Required work: Turn the material below into a Markdown table with the columns Row and Text, giving each nonblank line its own row number. Leave the pictures out of the answer.

Records for this exercise:
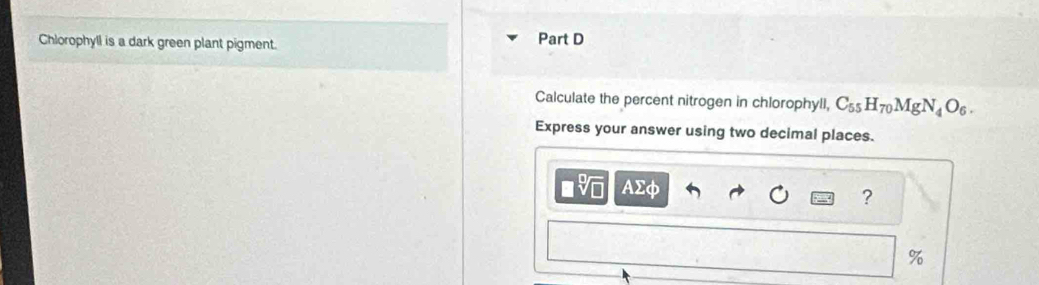 Chlorophyll is a dark green plant pigment. Part D 
Calculate the percent nitrogen in chlorophyll, C_55H_70MgN_4O_6. 
Express your answer using two decimal places. 
AΣφ 
?
%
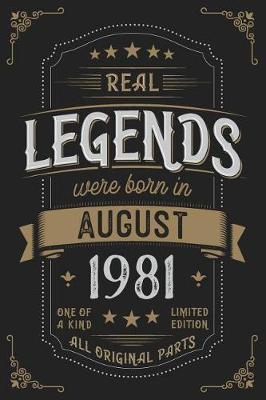 Book cover for Real Legends were born in August 1981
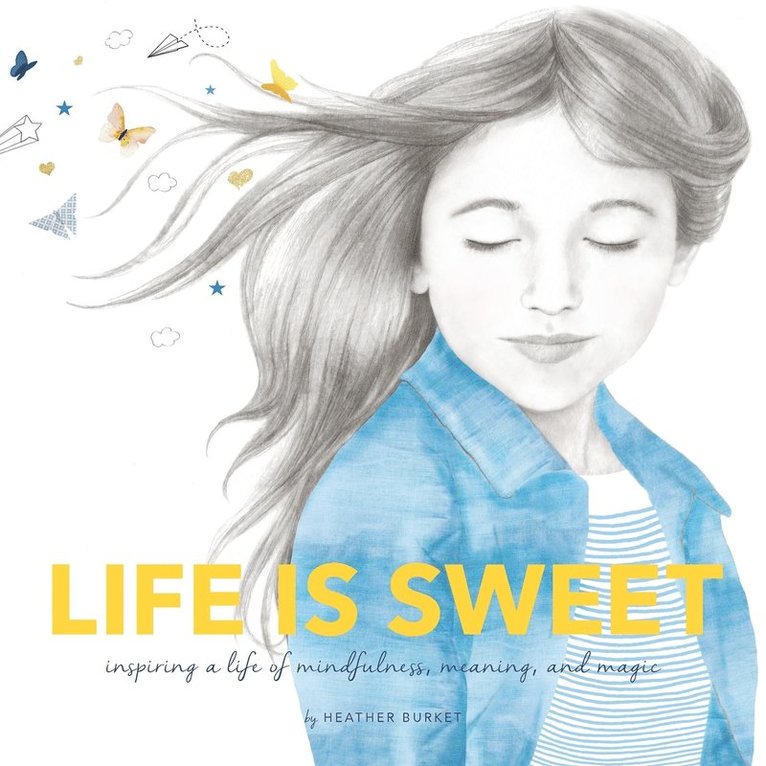 Life is Sweet 1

Exercise result:
| Row | Text |
|---|---|
| 1 |  Chlorophyll is a dark green plant pigment. Part D  |
| 2 | Calculate the percent nitrogen in chlorophyll, C_55H_70MgN_4O_6.  |
| 3 | Express your answer using two decimal places.  |
| 4 | AΣφ  |
| 5 | ? |
| 6 | % |
| 7 |  Book cover for Real Legends were born in August 1981 |
| 8 |  Life is Sweet 1 |